Why data engineers care

The difference between a pipeline that finishes in seconds and one that times out is usually a data-structure choice: a dict lookup instead of a nested loop, a set instead of a list scan.

Core mental model

Pick the container by the question you ask of it: order matters → list, identity/lookup → dict, membership/uniqueness → set, fixed shape → tuple.

Key terms
collection
A container that holds many values: list, tuple, dict, or set.
lookup map
A dict keyed by an id so you can fetch a related record in constant time.
grouping
Bucketing records by a shared key so each bucket can be aggregated.
dedupe
Removing repeats, deciding which copy of a key to keep.

Common mistake

Defaulting to a list for everything, then scanning it repeatedly with `in`.

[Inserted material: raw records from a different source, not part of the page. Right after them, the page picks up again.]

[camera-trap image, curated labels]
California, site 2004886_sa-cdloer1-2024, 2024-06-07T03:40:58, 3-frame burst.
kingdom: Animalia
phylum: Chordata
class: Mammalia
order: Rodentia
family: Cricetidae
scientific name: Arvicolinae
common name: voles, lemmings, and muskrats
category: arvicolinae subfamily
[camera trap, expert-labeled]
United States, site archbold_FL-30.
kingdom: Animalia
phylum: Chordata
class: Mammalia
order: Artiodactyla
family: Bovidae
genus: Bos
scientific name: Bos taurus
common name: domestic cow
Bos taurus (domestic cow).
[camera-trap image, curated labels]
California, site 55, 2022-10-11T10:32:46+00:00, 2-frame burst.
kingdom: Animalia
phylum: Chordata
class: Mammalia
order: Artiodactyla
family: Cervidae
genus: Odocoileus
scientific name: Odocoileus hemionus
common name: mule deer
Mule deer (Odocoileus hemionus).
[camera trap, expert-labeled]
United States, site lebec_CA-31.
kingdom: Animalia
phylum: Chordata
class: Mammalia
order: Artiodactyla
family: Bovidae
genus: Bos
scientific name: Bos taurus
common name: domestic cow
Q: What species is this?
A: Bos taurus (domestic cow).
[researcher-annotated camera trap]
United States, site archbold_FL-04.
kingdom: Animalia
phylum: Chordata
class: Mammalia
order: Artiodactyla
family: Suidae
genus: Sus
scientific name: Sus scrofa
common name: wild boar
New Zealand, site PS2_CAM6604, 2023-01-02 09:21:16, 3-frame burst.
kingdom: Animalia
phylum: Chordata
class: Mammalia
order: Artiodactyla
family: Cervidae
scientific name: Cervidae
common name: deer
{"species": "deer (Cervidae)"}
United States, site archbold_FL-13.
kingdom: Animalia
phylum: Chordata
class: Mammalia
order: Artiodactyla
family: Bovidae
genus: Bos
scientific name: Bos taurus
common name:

Membership and lookup become O(n) each, and the job slows to a crawl as data grows.

Better habit

  • Ask "what question will I ask of this collection?" before choosing it.
  • Reach for a dict the moment you need to look something up by id.
  • Reach for a set the moment you ask "is it in here?" or "is it unique?".
How to read this chapter

Each section maps a SQL idea you know (join, group by, distinct) to its pure-Python container move. If you know the SQL, you already know the goal.

Interview note

Reaching for the right container unprompted ("I would index buyers into a dict first") signals you think about complexity, not just correctness.

Practice prompts

  • List four questions about data and name the best container for each.
  • Find a list in your code that is searched with `in` and decide whether it should be a set.

Remember this

The container you choose encodes the question you are asking; pick it deliberately and the transform almost writes itself.